[START Input for this task]
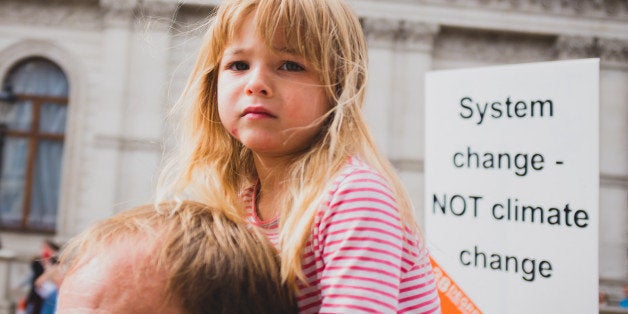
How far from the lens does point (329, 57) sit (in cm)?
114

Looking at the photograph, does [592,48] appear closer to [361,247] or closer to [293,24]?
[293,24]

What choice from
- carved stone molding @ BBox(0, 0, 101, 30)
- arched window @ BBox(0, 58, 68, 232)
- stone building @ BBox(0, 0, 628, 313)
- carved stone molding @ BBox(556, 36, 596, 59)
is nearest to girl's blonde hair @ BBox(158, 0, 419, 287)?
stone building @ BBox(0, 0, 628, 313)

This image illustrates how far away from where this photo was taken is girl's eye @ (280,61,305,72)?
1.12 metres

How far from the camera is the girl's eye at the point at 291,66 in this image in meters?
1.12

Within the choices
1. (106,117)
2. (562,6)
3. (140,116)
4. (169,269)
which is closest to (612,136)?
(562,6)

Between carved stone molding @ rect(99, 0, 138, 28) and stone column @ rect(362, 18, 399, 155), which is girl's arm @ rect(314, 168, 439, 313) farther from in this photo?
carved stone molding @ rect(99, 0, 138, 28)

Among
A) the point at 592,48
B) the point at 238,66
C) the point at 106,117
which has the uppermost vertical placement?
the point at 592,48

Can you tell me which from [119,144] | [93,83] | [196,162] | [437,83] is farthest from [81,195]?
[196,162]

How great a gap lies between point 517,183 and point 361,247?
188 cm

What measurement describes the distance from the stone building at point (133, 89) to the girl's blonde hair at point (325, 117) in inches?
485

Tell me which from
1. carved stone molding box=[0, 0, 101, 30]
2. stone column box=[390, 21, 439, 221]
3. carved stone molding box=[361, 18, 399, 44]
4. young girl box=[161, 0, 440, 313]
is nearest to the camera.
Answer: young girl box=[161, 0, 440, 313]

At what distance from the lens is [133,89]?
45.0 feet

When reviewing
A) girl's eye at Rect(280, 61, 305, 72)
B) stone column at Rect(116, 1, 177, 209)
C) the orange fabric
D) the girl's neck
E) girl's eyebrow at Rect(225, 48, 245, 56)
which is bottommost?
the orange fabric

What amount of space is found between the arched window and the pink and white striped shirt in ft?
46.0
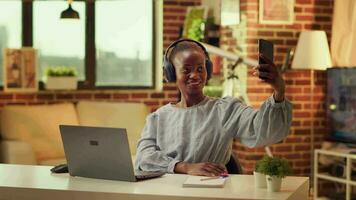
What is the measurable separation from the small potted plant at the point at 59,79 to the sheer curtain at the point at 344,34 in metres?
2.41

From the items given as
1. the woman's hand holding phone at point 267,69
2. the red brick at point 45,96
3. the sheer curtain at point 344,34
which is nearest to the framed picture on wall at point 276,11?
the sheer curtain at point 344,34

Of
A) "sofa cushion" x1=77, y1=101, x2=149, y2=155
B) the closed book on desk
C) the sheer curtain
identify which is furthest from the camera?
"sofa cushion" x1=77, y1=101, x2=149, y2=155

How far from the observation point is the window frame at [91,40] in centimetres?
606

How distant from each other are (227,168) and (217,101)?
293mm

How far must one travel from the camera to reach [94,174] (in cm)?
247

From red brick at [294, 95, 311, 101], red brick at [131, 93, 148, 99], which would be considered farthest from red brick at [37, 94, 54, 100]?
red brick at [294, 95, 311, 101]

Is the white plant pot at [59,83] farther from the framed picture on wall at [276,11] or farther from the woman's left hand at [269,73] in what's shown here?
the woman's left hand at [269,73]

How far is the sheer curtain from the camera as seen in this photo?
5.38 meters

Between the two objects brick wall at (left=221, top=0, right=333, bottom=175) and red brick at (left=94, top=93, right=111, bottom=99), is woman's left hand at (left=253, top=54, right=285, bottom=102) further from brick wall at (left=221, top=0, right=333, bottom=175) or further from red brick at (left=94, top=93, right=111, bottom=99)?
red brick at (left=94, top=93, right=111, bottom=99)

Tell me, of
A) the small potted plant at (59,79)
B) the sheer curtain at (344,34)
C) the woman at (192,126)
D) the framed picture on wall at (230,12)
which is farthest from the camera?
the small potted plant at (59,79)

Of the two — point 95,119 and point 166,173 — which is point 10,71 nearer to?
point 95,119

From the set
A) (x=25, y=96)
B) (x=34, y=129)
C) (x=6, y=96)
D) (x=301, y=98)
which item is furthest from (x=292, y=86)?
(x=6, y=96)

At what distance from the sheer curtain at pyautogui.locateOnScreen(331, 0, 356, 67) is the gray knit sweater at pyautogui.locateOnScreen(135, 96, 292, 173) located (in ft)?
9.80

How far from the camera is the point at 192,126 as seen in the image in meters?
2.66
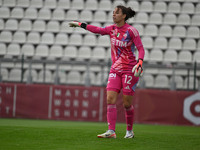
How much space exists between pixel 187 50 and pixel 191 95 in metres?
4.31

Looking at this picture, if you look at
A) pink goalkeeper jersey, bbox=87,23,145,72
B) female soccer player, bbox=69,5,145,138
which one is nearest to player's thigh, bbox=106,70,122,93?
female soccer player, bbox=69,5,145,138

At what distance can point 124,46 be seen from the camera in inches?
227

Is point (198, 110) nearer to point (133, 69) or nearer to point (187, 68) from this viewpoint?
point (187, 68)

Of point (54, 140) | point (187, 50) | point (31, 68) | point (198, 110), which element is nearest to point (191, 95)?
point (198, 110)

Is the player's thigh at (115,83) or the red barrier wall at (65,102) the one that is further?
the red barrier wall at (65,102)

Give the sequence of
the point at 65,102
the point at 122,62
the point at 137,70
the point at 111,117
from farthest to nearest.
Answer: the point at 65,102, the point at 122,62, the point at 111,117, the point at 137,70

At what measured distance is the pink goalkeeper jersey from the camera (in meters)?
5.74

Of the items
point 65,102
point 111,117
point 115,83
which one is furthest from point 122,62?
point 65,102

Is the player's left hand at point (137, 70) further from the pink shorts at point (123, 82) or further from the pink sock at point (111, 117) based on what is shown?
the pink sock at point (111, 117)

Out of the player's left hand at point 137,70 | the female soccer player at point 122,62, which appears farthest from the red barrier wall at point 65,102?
[END Input for this task]
[START Input for this task]
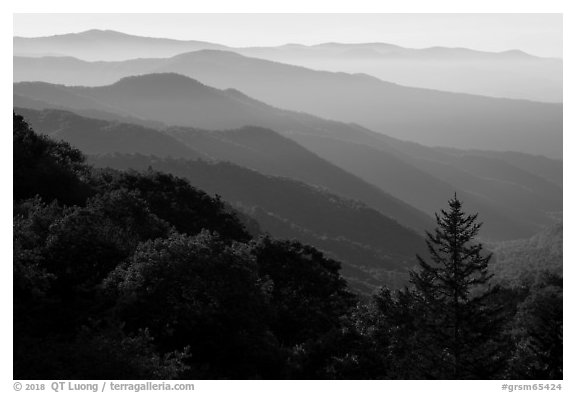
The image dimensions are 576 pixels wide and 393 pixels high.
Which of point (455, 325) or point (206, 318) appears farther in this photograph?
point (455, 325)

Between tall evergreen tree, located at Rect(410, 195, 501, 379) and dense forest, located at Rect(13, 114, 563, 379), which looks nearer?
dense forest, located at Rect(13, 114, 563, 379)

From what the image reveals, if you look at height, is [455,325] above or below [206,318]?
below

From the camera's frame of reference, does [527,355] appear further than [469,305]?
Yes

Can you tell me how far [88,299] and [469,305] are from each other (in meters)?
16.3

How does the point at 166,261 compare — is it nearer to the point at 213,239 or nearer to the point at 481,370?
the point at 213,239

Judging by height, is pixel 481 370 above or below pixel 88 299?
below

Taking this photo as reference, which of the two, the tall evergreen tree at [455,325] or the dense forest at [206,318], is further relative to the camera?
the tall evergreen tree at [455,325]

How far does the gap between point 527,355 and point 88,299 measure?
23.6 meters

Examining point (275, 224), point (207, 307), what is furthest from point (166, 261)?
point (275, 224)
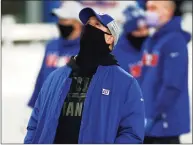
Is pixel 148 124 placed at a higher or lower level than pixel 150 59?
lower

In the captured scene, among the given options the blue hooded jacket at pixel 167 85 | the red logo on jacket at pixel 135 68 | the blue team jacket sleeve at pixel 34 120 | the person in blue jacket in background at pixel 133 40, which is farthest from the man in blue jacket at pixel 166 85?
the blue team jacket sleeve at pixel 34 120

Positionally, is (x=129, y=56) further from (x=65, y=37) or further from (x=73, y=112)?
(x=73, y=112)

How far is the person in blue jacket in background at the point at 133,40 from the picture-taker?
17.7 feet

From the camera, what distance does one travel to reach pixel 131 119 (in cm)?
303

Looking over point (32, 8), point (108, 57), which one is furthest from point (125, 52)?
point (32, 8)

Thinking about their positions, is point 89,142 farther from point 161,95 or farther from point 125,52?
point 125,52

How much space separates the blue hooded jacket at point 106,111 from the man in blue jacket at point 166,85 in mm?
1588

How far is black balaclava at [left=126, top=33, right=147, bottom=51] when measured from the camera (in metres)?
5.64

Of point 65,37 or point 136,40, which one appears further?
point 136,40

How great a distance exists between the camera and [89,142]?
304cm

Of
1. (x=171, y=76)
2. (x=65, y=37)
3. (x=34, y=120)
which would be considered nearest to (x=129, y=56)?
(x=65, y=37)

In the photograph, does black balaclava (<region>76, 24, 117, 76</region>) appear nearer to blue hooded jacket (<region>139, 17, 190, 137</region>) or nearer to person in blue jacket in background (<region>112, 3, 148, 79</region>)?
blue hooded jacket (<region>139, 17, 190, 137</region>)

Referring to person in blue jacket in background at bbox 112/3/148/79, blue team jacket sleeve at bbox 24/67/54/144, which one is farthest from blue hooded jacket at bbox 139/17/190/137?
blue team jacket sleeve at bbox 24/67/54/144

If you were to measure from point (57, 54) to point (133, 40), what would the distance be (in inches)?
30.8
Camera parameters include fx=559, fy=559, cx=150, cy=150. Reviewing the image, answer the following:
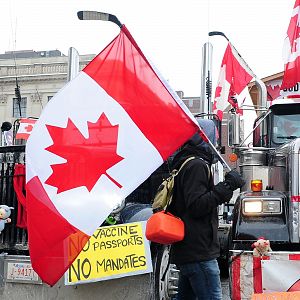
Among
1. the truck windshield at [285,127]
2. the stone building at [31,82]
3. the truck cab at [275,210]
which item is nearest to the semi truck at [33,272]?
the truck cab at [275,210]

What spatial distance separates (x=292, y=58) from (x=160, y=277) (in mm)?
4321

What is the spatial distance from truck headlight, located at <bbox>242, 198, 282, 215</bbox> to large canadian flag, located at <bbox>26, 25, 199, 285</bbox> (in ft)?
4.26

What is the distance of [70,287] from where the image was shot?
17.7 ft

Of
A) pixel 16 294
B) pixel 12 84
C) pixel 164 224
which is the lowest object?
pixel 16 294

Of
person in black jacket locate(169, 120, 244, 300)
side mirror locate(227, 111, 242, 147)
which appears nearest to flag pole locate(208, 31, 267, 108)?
[END Input for this task]
[START Input for this task]
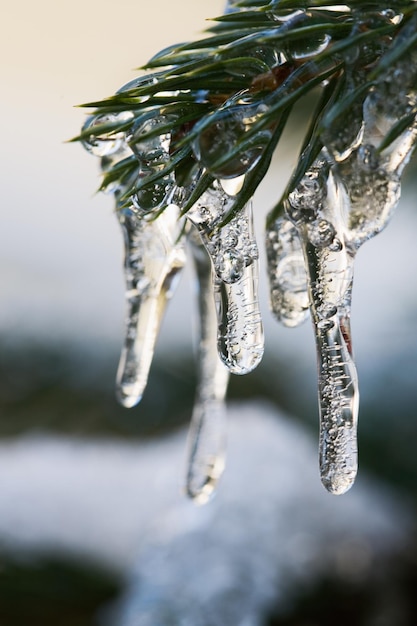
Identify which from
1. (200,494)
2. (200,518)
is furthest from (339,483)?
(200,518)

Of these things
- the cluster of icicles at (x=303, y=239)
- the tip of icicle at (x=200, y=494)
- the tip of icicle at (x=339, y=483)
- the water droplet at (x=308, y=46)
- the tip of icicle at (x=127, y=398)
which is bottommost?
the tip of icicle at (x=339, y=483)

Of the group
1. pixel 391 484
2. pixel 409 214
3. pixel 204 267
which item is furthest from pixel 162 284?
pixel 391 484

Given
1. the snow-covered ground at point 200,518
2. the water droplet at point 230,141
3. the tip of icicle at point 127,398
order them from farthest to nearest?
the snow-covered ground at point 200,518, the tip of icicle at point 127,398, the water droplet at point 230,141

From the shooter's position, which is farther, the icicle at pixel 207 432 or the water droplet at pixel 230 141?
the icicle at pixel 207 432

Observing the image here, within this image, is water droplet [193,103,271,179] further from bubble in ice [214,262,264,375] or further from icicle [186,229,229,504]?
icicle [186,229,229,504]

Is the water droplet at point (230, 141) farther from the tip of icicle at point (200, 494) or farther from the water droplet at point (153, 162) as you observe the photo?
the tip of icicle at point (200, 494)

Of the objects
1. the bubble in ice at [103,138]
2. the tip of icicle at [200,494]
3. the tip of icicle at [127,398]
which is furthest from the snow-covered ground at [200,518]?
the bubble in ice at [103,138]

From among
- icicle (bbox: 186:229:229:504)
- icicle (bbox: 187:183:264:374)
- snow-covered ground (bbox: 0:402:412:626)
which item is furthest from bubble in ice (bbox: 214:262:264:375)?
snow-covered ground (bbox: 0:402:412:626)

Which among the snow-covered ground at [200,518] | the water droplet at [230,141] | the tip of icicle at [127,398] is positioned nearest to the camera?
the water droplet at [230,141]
[END Input for this task]
→ Short task
Pull out each line in the records above that contains the word "spatial", and copy those lines.

→ Full solution
What spatial distance separates (x=292, y=58) from (x=160, y=277) (in mm)?
What is the spatial distance from truck headlight, located at <bbox>242, 198, 282, 215</bbox> to large canadian flag, located at <bbox>26, 25, 199, 285</bbox> (in ft)?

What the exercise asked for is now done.